• **Text provided**:
Will it still be easy to make friends without joining a sorority?

My parents forbid me to join a sorority because they think it is just an all-access to drinking and sometimes drugs, with is probably true although I wouldn’t know. I really do want to though, because I feel like if I don’t join a sorority then I will have a harder time making friends, being a part of the community, and joining parties. Even though not going to start drinking or anytime soon in college since that is a big step towards adulthood and I just don’t think im ready for that, I feel like my personality really fits a sorority. I am preppy, outgoing, a party girl, etc., so if I don’t join a sorority, will I be excluded from them and their group?

Also, does hazing actually happen in sororities or is that just a rumor?

Party girl? Wow, no wonder your parents feel the way they do. Be very careful. USC is not a party school and there are very studious women in sororities, which generally have a higher average GPA than the rest of the school. Please save the parties for when you have a very high GPA and can afford to “party.”

@SeattleTW thanks a lot…If you really wanna know the long story then here is: i’m not a party girl at all in high school, in fact I have never been to a party in HS because I have never been invited to one, except for small hangouts with close friends, and I don’t plan to drink even when I am in college (ill be the designated driver) until 21. I just think that I would like to “party” when I actually do get invited to parties and maybe even host them myself, since I am an extrovert, love meeting new people and love hanging out with a ton of friends. so please.

I actually just brought up a convo to my dad as to why he wouldn’t let me join a sorority. He said it wasn’t about the drinking (obviously you can still go to frat parties when your not in one of those houses), but because of the hazing. I actually don’t blame him because there are a bunch of really depressing stories about people who get hazed in sororities/frats like what happened to the guy at Clemson.

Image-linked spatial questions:
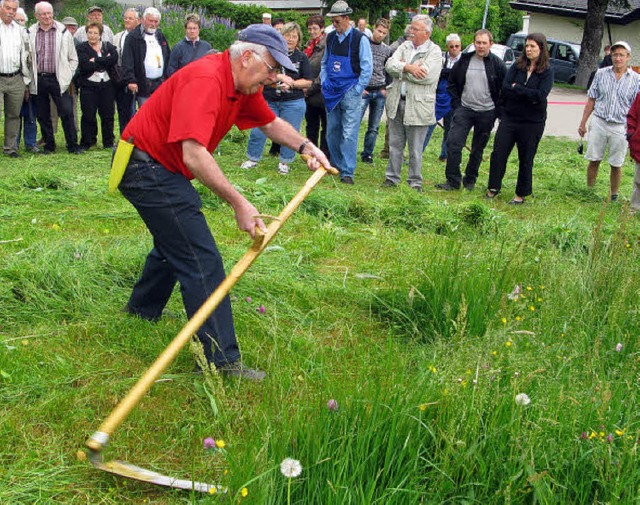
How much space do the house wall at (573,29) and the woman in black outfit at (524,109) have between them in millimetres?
29092

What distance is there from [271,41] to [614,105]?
6936 millimetres

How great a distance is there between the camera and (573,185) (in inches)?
402

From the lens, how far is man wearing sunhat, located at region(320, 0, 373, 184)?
9.26 metres

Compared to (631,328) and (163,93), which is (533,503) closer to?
(631,328)

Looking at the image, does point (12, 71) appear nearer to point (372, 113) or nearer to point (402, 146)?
point (372, 113)

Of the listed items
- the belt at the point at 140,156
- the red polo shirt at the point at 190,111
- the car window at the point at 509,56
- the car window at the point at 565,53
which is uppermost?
the red polo shirt at the point at 190,111

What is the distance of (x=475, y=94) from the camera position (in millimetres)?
9258

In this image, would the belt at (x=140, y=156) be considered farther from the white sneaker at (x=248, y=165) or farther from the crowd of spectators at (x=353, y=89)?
the white sneaker at (x=248, y=165)

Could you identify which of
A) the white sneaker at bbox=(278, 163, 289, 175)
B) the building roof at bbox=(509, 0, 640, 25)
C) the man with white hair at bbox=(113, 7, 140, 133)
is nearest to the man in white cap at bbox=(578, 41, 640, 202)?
the white sneaker at bbox=(278, 163, 289, 175)

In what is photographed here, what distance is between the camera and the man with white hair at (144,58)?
418 inches

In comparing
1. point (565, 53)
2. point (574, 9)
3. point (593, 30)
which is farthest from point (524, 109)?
point (574, 9)

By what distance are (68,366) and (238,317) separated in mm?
1021

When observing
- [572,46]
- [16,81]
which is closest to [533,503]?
[16,81]

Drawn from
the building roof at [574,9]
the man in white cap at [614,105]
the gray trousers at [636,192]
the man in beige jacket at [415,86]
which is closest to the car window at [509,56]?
the man in white cap at [614,105]
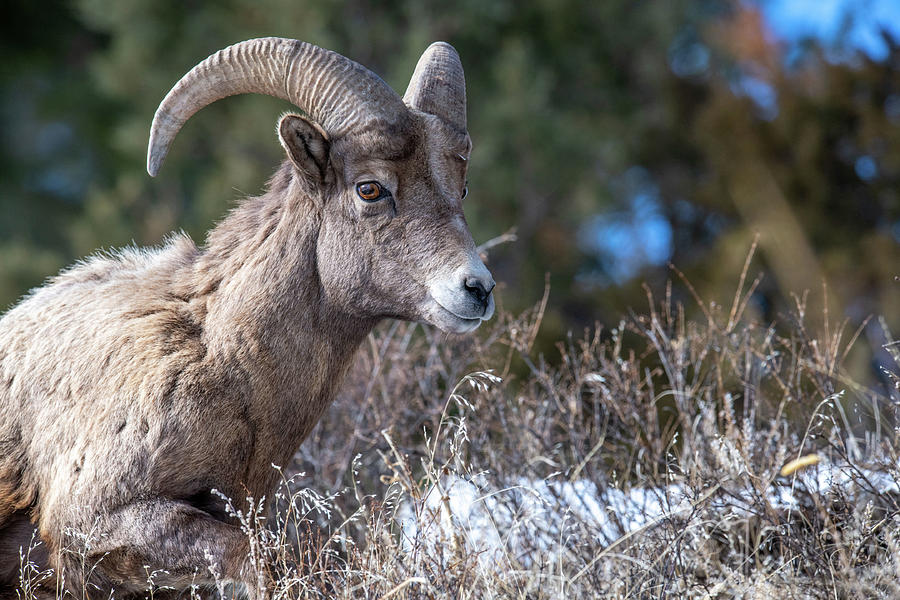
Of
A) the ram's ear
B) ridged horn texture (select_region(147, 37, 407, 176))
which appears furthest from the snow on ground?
ridged horn texture (select_region(147, 37, 407, 176))

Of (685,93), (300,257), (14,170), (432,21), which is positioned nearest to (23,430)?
(300,257)

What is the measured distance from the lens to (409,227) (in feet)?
14.7

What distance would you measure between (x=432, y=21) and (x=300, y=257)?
1245 centimetres

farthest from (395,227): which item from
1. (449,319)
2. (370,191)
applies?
(449,319)

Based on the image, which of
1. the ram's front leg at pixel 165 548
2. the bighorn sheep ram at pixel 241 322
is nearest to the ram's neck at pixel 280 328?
the bighorn sheep ram at pixel 241 322

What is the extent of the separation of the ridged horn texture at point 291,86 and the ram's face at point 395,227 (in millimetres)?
121

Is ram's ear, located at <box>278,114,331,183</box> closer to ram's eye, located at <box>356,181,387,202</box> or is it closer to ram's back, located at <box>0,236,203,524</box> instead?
ram's eye, located at <box>356,181,387,202</box>

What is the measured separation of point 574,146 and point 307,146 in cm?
1239

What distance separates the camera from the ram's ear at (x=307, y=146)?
4449mm

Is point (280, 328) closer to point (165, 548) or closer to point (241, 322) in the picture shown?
point (241, 322)

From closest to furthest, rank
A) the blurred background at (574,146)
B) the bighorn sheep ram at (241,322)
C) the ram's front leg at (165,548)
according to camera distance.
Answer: the ram's front leg at (165,548)
the bighorn sheep ram at (241,322)
the blurred background at (574,146)

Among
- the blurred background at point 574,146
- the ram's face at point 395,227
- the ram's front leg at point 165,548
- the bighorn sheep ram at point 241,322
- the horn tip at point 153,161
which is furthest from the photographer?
the blurred background at point 574,146

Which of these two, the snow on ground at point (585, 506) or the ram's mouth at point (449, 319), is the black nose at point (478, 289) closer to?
the ram's mouth at point (449, 319)

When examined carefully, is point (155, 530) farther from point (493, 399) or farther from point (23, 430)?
point (493, 399)
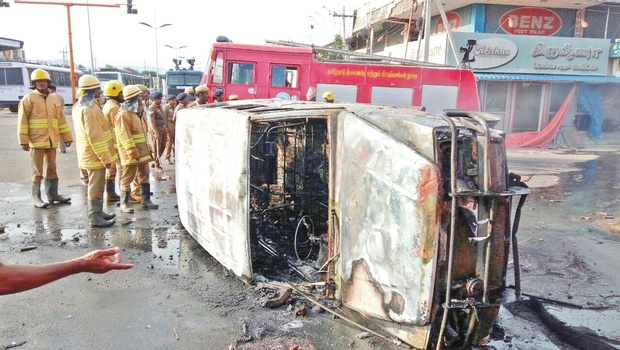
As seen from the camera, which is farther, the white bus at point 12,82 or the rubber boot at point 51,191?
the white bus at point 12,82

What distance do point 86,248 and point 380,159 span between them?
3.92 meters

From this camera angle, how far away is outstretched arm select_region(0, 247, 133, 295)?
1.76 metres

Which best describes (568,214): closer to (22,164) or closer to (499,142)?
(499,142)

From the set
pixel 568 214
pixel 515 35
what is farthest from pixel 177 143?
pixel 515 35

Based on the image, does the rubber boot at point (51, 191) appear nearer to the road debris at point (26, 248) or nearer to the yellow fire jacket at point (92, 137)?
the yellow fire jacket at point (92, 137)

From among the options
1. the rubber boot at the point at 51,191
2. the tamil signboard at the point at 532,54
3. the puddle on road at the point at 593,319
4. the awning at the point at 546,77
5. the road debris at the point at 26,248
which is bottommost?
the puddle on road at the point at 593,319

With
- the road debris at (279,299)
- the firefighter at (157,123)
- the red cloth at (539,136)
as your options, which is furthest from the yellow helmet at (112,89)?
the red cloth at (539,136)

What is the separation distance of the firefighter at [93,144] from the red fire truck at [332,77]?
5650 mm

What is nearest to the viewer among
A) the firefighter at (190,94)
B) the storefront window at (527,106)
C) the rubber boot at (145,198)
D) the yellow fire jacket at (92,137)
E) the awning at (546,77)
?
the yellow fire jacket at (92,137)

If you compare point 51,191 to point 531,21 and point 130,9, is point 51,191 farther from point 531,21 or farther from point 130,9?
point 531,21

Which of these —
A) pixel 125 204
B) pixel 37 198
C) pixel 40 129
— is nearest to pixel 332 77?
pixel 125 204

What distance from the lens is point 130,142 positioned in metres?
6.59

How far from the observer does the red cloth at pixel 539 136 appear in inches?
632

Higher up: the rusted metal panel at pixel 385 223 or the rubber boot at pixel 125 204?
the rusted metal panel at pixel 385 223
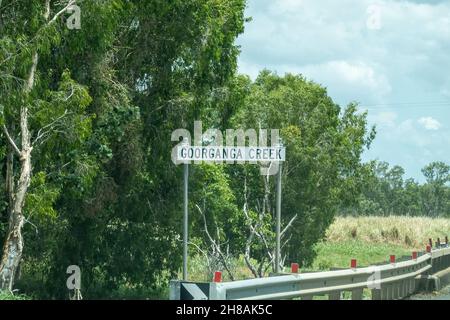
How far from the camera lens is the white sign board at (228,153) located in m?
13.5

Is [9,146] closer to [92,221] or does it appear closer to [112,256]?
[92,221]

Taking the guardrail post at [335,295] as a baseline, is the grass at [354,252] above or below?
above

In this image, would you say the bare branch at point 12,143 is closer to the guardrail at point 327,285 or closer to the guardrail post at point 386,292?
the guardrail at point 327,285

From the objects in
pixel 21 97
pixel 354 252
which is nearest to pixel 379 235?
pixel 354 252

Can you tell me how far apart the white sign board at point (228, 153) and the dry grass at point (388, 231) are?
4685 cm

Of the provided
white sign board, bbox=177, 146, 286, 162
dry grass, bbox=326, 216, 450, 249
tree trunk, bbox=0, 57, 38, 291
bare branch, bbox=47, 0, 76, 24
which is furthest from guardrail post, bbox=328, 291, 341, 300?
dry grass, bbox=326, 216, 450, 249

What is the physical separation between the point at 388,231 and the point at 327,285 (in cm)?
5061

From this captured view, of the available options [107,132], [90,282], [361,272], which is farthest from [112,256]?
[361,272]

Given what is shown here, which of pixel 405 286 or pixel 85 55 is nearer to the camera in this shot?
pixel 405 286

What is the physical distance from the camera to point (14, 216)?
20422 mm

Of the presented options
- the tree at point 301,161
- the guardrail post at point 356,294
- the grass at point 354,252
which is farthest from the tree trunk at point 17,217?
the grass at point 354,252

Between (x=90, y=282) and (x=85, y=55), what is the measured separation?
24.8 ft

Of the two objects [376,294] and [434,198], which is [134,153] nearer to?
[376,294]

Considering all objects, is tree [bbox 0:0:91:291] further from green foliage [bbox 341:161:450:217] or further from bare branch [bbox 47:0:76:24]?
green foliage [bbox 341:161:450:217]
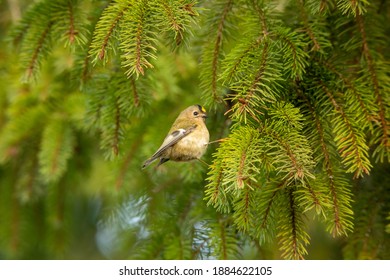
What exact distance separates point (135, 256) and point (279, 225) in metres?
0.98

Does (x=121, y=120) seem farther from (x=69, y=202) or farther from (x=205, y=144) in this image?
(x=69, y=202)

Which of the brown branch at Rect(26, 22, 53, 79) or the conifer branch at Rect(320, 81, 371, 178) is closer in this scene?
the conifer branch at Rect(320, 81, 371, 178)

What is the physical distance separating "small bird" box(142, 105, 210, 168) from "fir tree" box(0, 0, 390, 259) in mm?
171

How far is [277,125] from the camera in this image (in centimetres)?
195

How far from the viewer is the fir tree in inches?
78.3

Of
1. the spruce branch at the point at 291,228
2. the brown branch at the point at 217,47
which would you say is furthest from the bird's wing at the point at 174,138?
the spruce branch at the point at 291,228

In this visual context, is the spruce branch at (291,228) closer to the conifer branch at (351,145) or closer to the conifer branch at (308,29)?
the conifer branch at (351,145)

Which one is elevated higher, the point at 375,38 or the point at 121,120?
the point at 375,38

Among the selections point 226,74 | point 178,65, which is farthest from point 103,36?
point 178,65

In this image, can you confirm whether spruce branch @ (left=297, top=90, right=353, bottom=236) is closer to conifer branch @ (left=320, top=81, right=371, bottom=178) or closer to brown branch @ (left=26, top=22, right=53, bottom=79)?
conifer branch @ (left=320, top=81, right=371, bottom=178)

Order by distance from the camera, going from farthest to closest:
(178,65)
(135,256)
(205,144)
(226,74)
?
(178,65)
(135,256)
(205,144)
(226,74)

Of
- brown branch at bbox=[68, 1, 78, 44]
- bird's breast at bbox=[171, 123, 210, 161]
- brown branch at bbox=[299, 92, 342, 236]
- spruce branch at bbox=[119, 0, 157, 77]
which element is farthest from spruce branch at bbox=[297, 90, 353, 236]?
brown branch at bbox=[68, 1, 78, 44]

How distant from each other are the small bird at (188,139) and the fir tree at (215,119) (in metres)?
0.17

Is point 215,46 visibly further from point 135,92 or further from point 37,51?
point 37,51
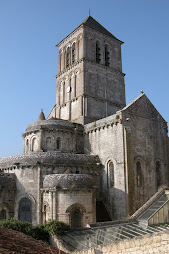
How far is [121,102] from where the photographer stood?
34.0m

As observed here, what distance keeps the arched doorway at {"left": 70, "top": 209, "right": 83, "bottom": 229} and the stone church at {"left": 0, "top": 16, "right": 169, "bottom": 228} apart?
7cm

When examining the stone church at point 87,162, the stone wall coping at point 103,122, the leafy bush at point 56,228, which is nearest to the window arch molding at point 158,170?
the stone church at point 87,162

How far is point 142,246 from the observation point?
7.57 m

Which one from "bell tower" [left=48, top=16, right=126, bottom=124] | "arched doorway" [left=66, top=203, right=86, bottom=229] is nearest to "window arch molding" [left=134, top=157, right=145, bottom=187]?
"arched doorway" [left=66, top=203, right=86, bottom=229]

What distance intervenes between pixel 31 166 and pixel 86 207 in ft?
20.4

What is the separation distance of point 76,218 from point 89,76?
18346 mm

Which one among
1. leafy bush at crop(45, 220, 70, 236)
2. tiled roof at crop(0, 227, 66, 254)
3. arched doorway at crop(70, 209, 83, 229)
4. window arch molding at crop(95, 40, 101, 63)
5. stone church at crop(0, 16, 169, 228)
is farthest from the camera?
window arch molding at crop(95, 40, 101, 63)

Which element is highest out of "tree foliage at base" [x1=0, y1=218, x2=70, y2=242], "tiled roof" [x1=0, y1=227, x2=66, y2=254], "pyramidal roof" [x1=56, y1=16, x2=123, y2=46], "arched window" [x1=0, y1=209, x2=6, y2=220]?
"pyramidal roof" [x1=56, y1=16, x2=123, y2=46]

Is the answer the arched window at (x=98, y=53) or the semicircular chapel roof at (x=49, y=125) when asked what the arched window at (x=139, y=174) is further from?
the arched window at (x=98, y=53)

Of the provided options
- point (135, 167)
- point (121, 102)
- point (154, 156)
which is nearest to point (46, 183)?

• **Written exercise 1**: Copy the rows from the line containing "When examining the" through the end of the rows, substituting "green shrub" for "leafy bush" and leaving everything else as it is.
• **Written exercise 2**: Resume the forum thread about joining a sorority, picking up right after its final sentence.

• **Task answer 1**:
When examining the stone church at point 87,162, the stone wall coping at point 103,122, the green shrub at point 56,228, which is nearest to the window arch molding at point 158,170?
the stone church at point 87,162

How far is point 142,246 from the observation point?
7.57 m

Which one from "bell tower" [left=48, top=16, right=126, bottom=124] | "arched doorway" [left=66, top=203, right=86, bottom=229] is nearest to "window arch molding" [left=134, top=157, right=145, bottom=187]?
"arched doorway" [left=66, top=203, right=86, bottom=229]

What distance intervenes between pixel 31 166 and pixel 86 207 in ft?
20.4

What is the separation distance of point 76,218 from point 89,76?
18346 mm

Which one among
1. green shrub at crop(45, 220, 70, 236)
2. tiled roof at crop(0, 227, 66, 254)
3. arched doorway at crop(70, 209, 83, 229)
4. window arch molding at crop(95, 40, 101, 63)
5. stone church at crop(0, 16, 169, 228)
is farthest from the camera?
window arch molding at crop(95, 40, 101, 63)

Which element is highest out of "tree foliage at base" [x1=0, y1=218, x2=70, y2=242], "tiled roof" [x1=0, y1=227, x2=66, y2=254], "pyramidal roof" [x1=56, y1=16, x2=123, y2=46], "arched window" [x1=0, y1=209, x2=6, y2=220]?
"pyramidal roof" [x1=56, y1=16, x2=123, y2=46]

Is the answer the arched window at (x=98, y=53) or the semicircular chapel roof at (x=49, y=125) when asked what the arched window at (x=139, y=174) is further from?
the arched window at (x=98, y=53)

Of the provided options
- point (135, 167)
- point (121, 102)
- point (154, 156)
which is nearest to point (46, 183)?

• **Task answer 2**:
Also, since there is no “sorority” topic, I posted this onto USC because I heard they have one of the best out there. This post was meant for all the sororities out there.

Only 20% of USC students join Frats/ Sororities. You will have PLENTY of chances to meet lots of people in your dorm building, at the various eating venues, in classes, and around campus. Relax, smile and enjoy your time at USC!

The USC Panhellenic has stood the test of time. The first Greek women’s chapter was founded well over 100 years ago. However, only a small minority of women join the “social” sororities. There are religious, civic, cultural, political, music, drama, athletic, service and other organizations where you can make friends.

During orientation booths will be set up. There you can meet representatives from a host of organizations. Check out those that interest you.

It is possible to participate in Greek recruitment as a beginning sophomore. After a year on campus you may decide if Greek life would fit your lifestyle.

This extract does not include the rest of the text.